I'm guessing you're building an app where you take a picture of yourself, and then search for similarly-posed anime references? This may or may not work because of proportion differences in anime (we discuss this a bit at the end of sec5.1 of the paper). In particular, you may want to remove or down-weigh eye/nose/ear keypoints, since head shapes are the most different. Or it might just work perfectly out-of-the-box, idk. In any case, let me know what happens; interested in seeing what you make!

Haha, I did try to search for similarly-posed anime references retrieval by real person image😄 .
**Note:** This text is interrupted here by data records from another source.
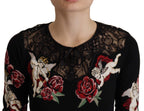 Dolce & Gabbana Black Lace Angel Roses Cardigan Sweater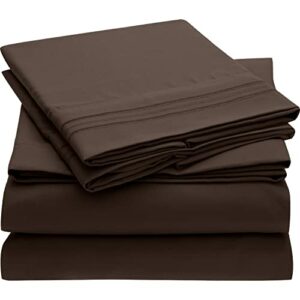 Mellanni Full Size Sheet Set - Hotel Luxury 1800 Bedding Sheets & Pillowcases - Extra Soft Cooling Bed Sheets - Deep Pocket up to 16 inch - Wrinkle, Fade, Stain Resistant - 4 Piece (Full, Brown)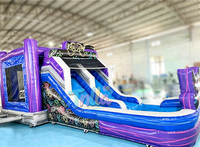 Niveau supérieur toboggan vidéo Gamer thème Combo maison de rebond toboggan aquatique piscine contrôleur de jeu gonflable château gonflable cavalier Moonwalk
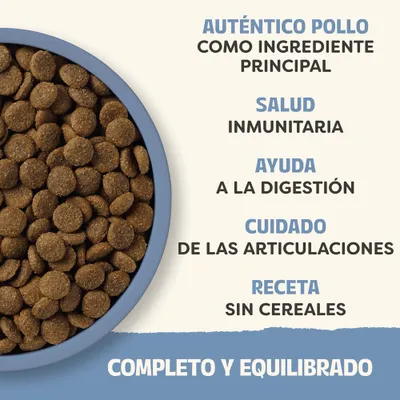 Pollo auténtico como ingrediente principal, salud del sistema inmunitario, apoyo a la digestión, cuidado de las articulaciones, receta sin cereales, completa y equilibrada.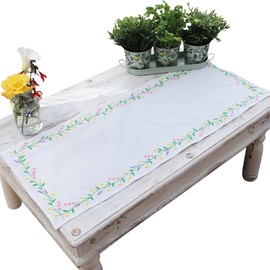 Trimits Embroidery Kit - Table Runner - Includes Printed Fabric, Threads, Needle & Instructions, 40 x 100cm, Daisy Chain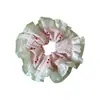Goma de pelo de cuadros dulces con encaje y diseño de lunares de cerezas, Cuerda para el pelo súper de hada para niñas, Cuerda elegante para coleta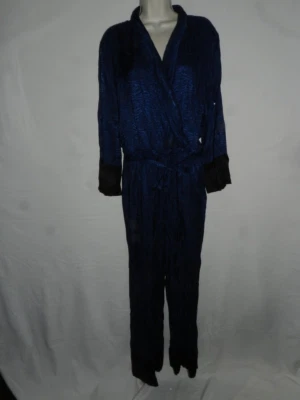 Victoria's Secret комбинезон брючный костюм L играть костюм пижамы брюки синий черный подпоясанный - Изображение 1 из 4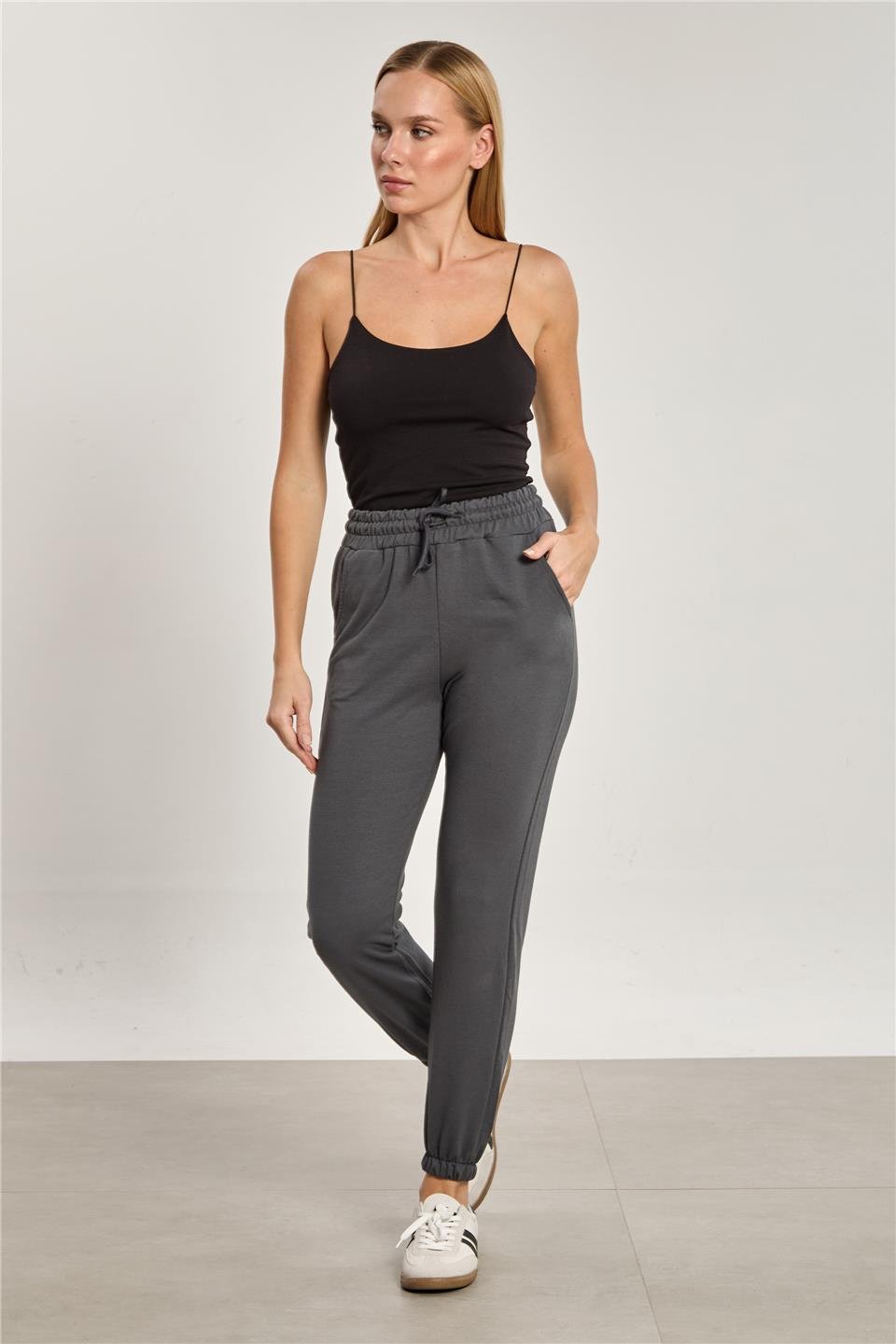 Paris Paçası Lastikli Eşofman Altı - Antrasit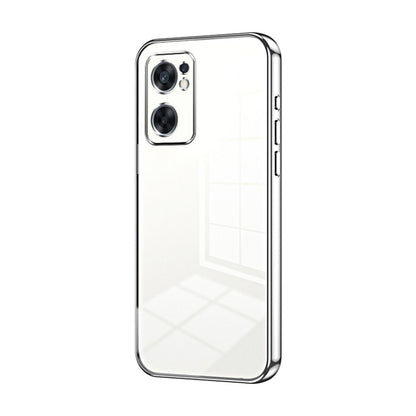 For OPPO Reno7 SE Transparent Plating Fine Hole Phone Case(Silver) - OPPO Cases by buy2fix | Online Shopping UK | buy2fix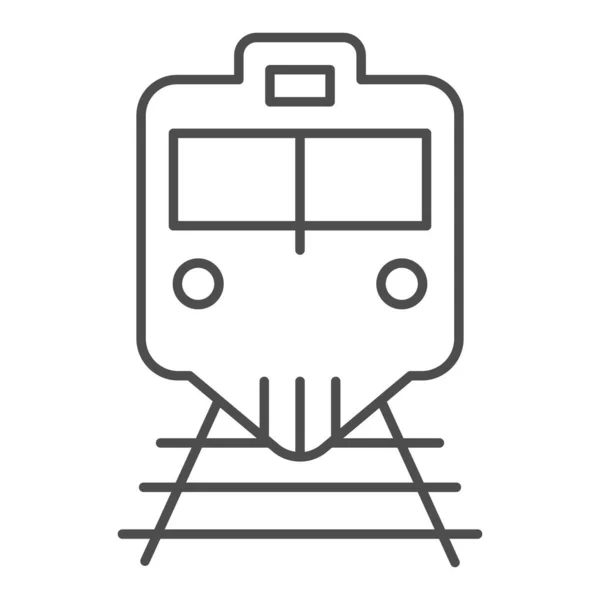 Trem e ferrovia ícone linha fina. Ilustração do vetor ferroviário isolado em branco. Design de estilo de esboço locomotiva, projetado para web e aplicativo. Eps 10 . —  Vetores de Stock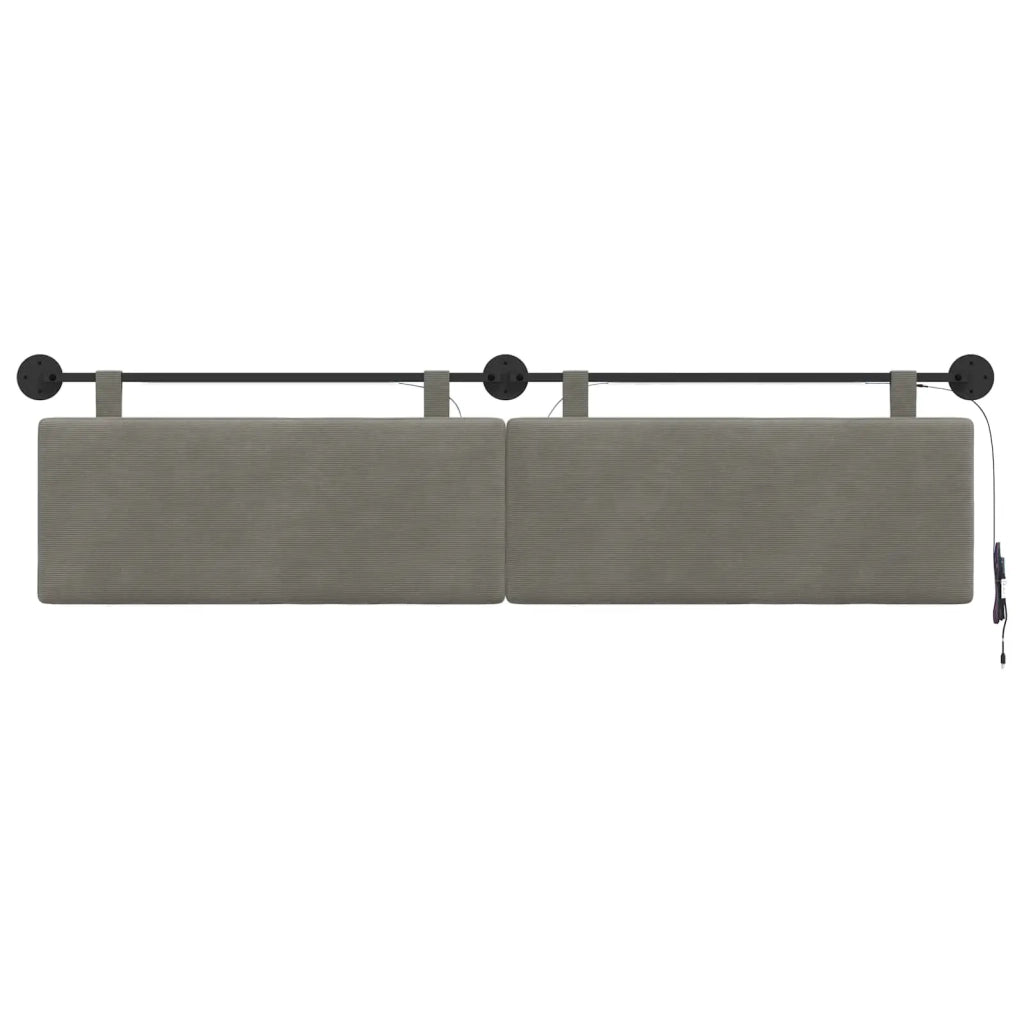 Testiera sospesa Con luce LED Grigio Chiaro Tessuto in Cords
Previously, I had mistakenly thought that the 8 extra points were defined by the same rule following the bizarre pose dataset(i.e. body_upper, neck_base, head_base, nose_root, trapezium_left, trapezium_right, tiptoe_left, tiptoe_right). So I could not get satisfactory retrieval results.

After you explained the definition for 8 extra points, I could easily calculate these 8 extra midpoints. I choose some JoJo Poses as inputs, the retrieval results are really impressive.

Thank you for you great work again, I really like it 😃

2022-01-14-关键点检测-DEKR+retrieval-展示结果-1 2022-01-14-关键点检测-DEKR+retrieval-展示结果-2 2022-01-14-关键点检测-DEKR+retrieval-展示结果-3 2022-01-14-关键点检测-DEKR+retrieval-展示结果-4

ShuhongChen commented 2 years ago

Cool results! Looks like 4th row doesn't do so well, but 3rd row looks pretty good. Monroe's pose is pretty hard especially because of her dress, I'm surprised your human estimator got it right; I guess average anime illustrators might not be familiar enough with her photo to reference it, or our system doesn't do well on that pose.

I think it's actually really hard to retrieve real Jojo poses. One reason is the support distribution; I'd say a good chunk of the art is from fans of franchises like Touhou, not stand users. There's still less than 100 full_body+jojo_pose images there now. Second reason is the keypoints aren't descriptive enough; the fashion poses Araki chooses depend a lot on body part orientation and hands/feet. It'd be great if we could make a densepose estimator or something, but that's super hard. Lots of work to be done!